Bref si, sous l'effet du service militaire, du commerce, de la prolétarisation et de l'exode vers les centres urbains, la colonisation a induit de façon non intentionnelle un processus d'émancipation, c'est avec lenteur que dépérira le système esclavagiste. Il faut attendre, au sortir de l'effort de guerre, les importantes réformes de 1946 (abolition du travail forcé, citoyenneté) et, au terme de la crise politique des années 1950, la suppression d'une chefferie de canton irrémédiablement discréditée et honnie, pour assister à l'effondrement de l'institution. Tandis qu'au lendemain de l'indépendance Sékou Touré décrétait la « suppression définitive de l'esclavage » et défendait de faire allusion à l'état antérieur des runndeBe, leur transmutation en « Peuls du 28 septembre », comme les qualifiaient alors par dérision les fulôe, laissait subsister entre eux — quelle que fût par ailleurs l'évolution de leur statut civil — des écarts de condition : un large spectre social qu'expliquent les liens d'homme à homme (il y avait de bons et de mauvais maîtres), les résistances obstinées au changement de la part de nombreux maîtres et les inégalités économiques.
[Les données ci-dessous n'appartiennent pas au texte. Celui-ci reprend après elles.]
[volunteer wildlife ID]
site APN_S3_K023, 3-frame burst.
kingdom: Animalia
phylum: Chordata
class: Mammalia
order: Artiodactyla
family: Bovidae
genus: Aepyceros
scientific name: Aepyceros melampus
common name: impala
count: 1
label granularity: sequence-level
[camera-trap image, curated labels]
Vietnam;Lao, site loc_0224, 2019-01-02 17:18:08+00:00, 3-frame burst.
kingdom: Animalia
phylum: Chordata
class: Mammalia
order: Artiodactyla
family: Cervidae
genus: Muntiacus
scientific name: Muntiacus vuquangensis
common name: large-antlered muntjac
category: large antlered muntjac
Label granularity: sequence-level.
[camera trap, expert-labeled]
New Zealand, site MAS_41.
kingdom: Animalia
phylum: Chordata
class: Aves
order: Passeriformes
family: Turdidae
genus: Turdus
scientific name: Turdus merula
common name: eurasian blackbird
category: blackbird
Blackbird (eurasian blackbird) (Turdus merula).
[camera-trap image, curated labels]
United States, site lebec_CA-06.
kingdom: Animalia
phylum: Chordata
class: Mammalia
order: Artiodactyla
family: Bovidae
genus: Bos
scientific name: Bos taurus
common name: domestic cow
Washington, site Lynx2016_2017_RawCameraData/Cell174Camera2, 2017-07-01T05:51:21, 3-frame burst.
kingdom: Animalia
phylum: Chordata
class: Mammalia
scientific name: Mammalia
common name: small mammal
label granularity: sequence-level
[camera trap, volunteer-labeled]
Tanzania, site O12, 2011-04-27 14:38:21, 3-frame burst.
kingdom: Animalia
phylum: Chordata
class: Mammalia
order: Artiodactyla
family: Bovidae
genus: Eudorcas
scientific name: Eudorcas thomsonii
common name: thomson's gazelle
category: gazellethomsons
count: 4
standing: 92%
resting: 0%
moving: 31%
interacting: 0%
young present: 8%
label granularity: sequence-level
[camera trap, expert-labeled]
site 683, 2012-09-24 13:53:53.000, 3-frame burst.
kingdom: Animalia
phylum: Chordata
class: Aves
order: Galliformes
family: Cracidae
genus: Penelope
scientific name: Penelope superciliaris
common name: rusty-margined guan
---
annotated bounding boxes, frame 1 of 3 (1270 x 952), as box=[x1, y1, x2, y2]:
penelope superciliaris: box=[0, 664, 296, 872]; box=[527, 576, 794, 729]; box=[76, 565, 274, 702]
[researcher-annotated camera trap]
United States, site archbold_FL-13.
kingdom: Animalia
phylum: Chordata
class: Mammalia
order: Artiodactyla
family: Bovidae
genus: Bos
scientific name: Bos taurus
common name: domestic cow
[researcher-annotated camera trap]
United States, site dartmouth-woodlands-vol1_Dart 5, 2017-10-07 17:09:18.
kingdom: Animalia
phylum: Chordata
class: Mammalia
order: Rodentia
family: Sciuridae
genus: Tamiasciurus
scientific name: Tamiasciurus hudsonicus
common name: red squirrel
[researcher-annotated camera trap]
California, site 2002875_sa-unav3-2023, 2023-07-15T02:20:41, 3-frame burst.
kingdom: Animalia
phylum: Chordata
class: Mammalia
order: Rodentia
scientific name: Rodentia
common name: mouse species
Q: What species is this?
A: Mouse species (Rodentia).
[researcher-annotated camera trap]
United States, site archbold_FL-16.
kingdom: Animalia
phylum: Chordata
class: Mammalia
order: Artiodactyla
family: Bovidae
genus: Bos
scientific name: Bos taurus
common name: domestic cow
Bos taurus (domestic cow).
Cette classe qui, sous ses divers avatars, n'en finit pas de renaître, voyons qui la compose et ce qu'elle représente démographique-ment.
Selon une étude démographique conduite au Fuuta Jaloo, en 1954-55, 202 000 personnes, sur une population estimée à 852 000 habitants, se définissaient comme runndeôe, soit 23,71 %. Suret-Canale (1969 : 91-92), à par tir de l'examen de fiches de recensement, a donné une première estimation de leur appartenance ethnique. Je reprends l'analyse avec des données plus complètes portant sur un échantillon de 2 777 personnes réparties dans vingt et un villages (dume). Les ancêtres de ces runndede, à l'origine asservis, étaient toujours des allogènes car le Fuuta Jaloo ne déroge pas à cette règle universelle : barbare, gentil ou infidèle, l'esclave est l'étranger par excellence ; c'est même la condition de son asservissement : lors du djihad, celui qui professait une autre religion (l'animiste) et qui parlait une autre langue (le prototype du barbare) et qui pour ces deux raisons ne voulait ou ne pouvait prononcer correctement en langue peule la profession de foi (simtirgol) était décapité ou réduit en esclavage. C'est pourquoi les ethnonymes relevés lors de l'enquête permettent de cerner les multiples visages de l'« autre » :
Ethnie Nombre de personnes %
1. Malinke 630 22,69
2. Bambara 408 14,69
3. Kissi 379 13,65
4. Jalunke 331 11,92
5. Wasulonke 285 10,26
6. Toma 33 8,39
7. Konianke 173 6,23
8. Kuranko 148 5,33
Total 2 587 93,16
19 autres ethnies 190 6,84
Ensemble 2 777 100 %
La structure d'ensemble des runndebe, répartis entre vingt-sept ethnies, fait ressortir la diversité des sources d'approvisionnement du Fuuta Jaloo et, du même coup, le caractère composite de la classe servile.